**What this task involves**
One range is to be output from the listing below, exactly as written: the line with "New Zealand, site AIV_CCAMA50." to the line with "category: thrush", both kept.

**Input data**

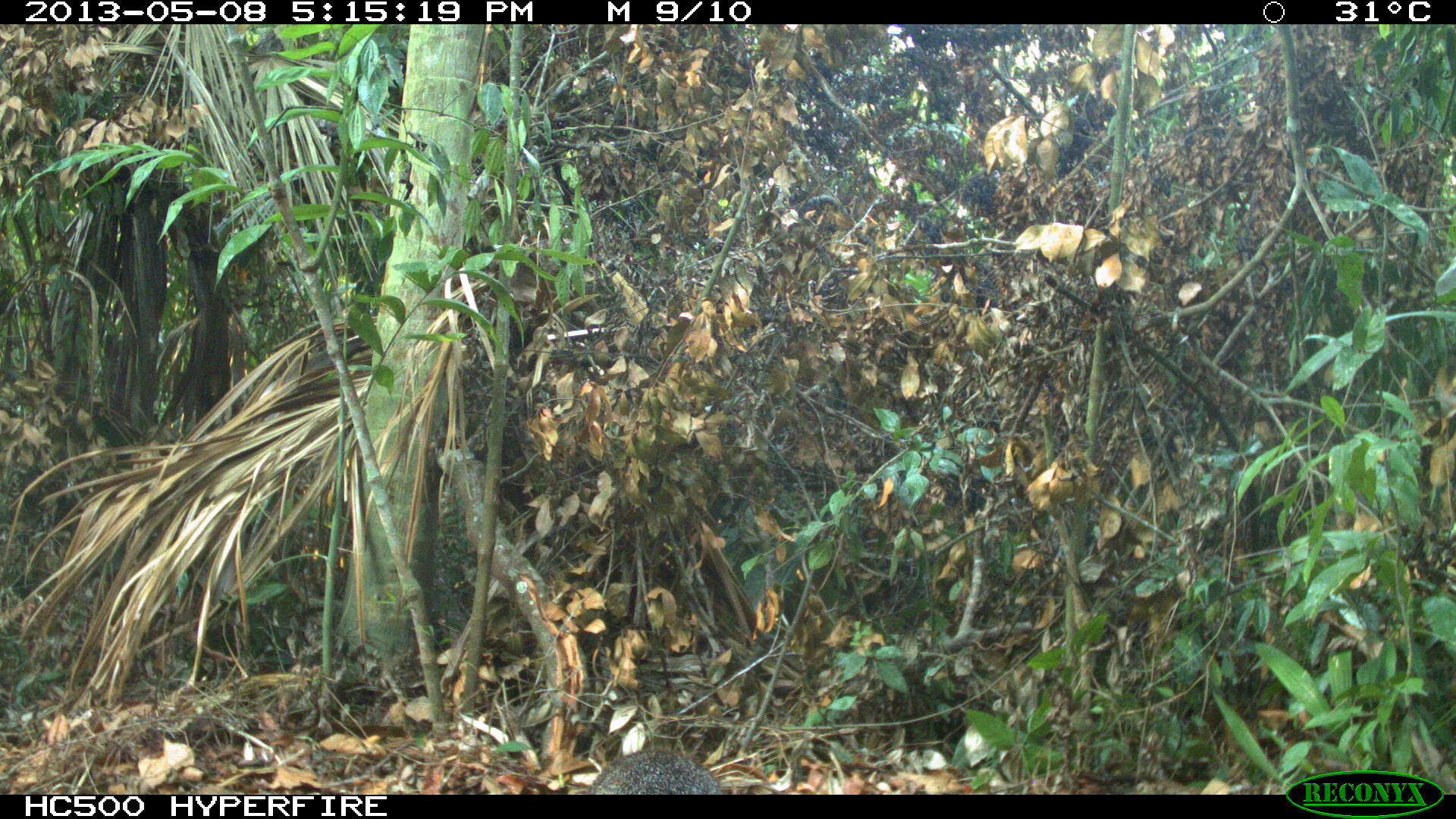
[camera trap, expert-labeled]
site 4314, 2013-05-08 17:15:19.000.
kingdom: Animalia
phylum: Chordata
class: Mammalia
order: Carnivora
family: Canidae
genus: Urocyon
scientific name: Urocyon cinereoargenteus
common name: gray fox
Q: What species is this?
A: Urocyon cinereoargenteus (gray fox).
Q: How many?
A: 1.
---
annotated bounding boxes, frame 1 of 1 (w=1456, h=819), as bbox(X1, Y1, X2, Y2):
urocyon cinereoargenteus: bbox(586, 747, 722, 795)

==

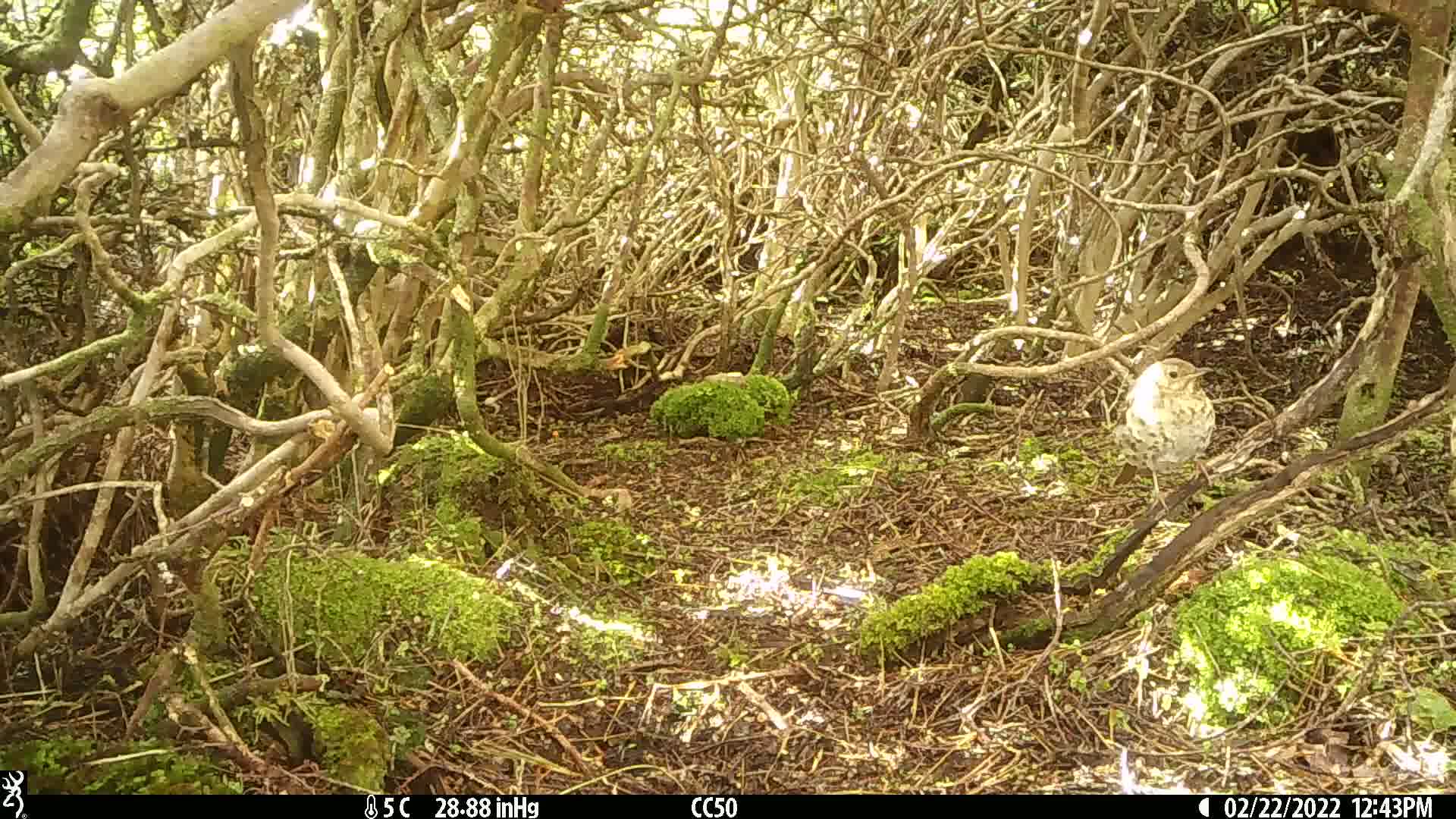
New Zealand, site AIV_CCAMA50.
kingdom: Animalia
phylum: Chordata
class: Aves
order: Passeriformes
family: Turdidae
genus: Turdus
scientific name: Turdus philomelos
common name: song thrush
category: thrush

**Answer box**
New Zealand, site AIV_CCAMA50.
kingdom: Animalia
phylum: Chordata
class: Aves
order: Passeriformes
family: Turdidae
genus: Turdus
scientific name: Turdus philomelos
common name: song thrush
category: thrush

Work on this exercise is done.